▸ Study text:
=== Section Start ===

The stock has a current EPS of $0.96 on $6.8B in sales and analysts have rated the stock a Moderate-to-Strong buy. The current price target is $132.21 with a range of $90.00 to $270.00.

Strong Sales Lead to Resilient Earnings

Paypal has enjoyed a steady rise to its June 1, 2021 historical high of $291.48. Unfortunately, this plateau was quick as the stock has been on a pretty steep fall since then. Fortunately, the stock bounced back, a little, at a recent low of $69.84 exactly one year later (June 1, 2022).

It is also fortunate, that both earnings and sales have been steady and stable. Over the last four quarters, for example, reported earnings beat the estimate 50% of the time and only barely missed the estimate once (Q4 2021). No matter the hardship, though, earnings always registered within the estimated range. Quarterly sales met the estimate 3 out of 4 quarters, beating the Q1 2022 estimate by a comparably slim margin.

=== Section End ===

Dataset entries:

=== Section Start ===

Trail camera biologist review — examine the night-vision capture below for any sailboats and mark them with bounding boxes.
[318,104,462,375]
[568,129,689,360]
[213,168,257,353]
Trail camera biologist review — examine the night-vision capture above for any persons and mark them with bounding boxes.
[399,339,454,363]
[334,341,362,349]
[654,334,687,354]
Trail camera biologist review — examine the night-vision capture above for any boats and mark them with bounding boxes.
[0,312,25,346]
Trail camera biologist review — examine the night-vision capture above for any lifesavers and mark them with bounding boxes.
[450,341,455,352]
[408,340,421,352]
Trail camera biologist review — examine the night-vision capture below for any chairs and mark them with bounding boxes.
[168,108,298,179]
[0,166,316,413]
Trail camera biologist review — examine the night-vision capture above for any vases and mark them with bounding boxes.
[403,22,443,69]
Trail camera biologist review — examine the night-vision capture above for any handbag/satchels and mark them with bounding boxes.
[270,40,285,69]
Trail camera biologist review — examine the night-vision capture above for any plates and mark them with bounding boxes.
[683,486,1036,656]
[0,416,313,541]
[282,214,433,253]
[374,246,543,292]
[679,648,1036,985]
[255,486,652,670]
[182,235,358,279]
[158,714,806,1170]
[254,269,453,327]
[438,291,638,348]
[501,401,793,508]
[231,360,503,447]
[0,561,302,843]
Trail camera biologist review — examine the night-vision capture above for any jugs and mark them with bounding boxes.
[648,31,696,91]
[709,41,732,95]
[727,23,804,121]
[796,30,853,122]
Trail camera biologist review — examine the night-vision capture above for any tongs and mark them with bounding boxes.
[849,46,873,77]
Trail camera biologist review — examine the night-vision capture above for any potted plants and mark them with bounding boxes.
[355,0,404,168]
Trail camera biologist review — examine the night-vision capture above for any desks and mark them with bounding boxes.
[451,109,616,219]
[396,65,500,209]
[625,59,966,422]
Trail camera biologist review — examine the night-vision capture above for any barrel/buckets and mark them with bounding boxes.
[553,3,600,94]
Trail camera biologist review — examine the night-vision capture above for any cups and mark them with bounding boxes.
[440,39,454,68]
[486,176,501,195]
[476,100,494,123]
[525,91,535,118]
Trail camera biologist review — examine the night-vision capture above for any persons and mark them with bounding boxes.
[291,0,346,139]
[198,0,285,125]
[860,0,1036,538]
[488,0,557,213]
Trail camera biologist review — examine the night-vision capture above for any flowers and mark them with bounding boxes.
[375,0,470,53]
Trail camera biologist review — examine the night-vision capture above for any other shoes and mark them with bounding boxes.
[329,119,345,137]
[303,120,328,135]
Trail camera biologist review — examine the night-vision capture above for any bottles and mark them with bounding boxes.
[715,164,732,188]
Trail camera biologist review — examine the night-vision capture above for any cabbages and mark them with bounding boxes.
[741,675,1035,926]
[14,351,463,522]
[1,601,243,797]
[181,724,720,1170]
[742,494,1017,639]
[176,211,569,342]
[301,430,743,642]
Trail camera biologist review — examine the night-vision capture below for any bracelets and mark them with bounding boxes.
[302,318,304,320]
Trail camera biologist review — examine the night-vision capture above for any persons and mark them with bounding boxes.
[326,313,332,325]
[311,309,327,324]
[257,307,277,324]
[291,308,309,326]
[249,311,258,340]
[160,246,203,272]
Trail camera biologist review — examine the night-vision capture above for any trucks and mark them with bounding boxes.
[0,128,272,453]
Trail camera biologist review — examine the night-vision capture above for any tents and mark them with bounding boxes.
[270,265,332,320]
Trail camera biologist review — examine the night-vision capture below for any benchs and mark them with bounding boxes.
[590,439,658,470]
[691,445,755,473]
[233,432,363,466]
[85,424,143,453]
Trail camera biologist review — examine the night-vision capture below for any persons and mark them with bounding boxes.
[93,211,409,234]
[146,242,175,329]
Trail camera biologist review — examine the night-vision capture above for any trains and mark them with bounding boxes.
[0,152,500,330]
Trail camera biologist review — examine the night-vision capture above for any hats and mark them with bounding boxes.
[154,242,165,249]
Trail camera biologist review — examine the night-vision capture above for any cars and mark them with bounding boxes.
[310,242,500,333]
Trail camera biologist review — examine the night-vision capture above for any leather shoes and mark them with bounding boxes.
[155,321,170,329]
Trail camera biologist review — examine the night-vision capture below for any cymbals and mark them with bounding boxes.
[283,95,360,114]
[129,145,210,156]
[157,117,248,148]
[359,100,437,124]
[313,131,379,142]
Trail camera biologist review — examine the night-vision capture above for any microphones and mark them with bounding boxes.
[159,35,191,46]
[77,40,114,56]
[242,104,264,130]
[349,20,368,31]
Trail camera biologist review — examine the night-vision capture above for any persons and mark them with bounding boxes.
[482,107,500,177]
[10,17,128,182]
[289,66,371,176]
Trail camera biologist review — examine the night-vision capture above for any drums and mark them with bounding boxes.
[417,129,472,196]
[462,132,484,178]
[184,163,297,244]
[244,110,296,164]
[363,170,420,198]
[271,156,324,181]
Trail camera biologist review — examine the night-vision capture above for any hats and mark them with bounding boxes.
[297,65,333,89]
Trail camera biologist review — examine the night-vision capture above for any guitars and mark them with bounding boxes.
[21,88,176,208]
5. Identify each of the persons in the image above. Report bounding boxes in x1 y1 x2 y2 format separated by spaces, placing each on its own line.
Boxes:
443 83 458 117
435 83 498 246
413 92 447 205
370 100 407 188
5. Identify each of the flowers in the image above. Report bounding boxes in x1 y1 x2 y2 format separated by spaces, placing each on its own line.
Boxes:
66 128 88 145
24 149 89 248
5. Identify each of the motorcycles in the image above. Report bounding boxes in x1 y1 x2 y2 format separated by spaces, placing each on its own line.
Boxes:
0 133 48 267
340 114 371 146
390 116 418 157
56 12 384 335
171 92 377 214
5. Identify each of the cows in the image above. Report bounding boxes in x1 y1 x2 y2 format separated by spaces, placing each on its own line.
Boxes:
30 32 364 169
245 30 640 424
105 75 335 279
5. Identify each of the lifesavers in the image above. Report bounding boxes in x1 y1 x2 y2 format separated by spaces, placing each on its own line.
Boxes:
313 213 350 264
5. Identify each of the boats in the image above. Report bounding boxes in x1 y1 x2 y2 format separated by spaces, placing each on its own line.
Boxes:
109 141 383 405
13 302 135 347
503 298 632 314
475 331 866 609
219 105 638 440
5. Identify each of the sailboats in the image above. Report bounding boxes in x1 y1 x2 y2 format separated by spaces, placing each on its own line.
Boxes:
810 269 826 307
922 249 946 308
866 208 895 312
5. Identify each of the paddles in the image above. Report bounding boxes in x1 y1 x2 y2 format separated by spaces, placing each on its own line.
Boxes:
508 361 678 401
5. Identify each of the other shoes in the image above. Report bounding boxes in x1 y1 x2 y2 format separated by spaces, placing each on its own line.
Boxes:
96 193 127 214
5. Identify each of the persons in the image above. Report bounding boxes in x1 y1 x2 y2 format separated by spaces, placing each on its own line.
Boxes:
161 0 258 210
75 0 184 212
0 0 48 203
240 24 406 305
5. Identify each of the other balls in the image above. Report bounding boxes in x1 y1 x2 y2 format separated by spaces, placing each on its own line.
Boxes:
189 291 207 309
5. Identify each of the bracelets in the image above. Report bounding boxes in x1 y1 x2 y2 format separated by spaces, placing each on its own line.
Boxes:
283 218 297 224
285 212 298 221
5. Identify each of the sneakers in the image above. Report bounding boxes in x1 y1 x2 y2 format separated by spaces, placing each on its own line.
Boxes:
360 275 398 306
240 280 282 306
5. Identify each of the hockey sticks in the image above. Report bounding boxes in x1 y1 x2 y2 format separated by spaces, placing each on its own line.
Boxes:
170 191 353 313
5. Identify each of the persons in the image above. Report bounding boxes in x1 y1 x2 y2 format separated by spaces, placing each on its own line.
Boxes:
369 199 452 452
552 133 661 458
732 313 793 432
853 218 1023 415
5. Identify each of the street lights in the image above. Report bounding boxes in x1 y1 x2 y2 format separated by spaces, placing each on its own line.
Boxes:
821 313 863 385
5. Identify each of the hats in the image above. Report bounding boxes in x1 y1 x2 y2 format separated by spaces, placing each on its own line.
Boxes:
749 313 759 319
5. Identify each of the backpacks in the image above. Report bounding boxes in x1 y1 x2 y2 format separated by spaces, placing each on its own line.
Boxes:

=== Section End ===

▸ Requirement: Rewrite the PayPal stock text from "The stock has a" to "of $90.00 to $270.00.", swapping "Moderate-to-Strong" for "Strong". The material has no connection to the text about PayPal stock.

▸ Answer box:
The stock has a current EPS of $0.96 on $6.8B in sales and analysts have rated the stock a Strong buy. The current price target is $132.21 with a range of $90.00 to $270.00.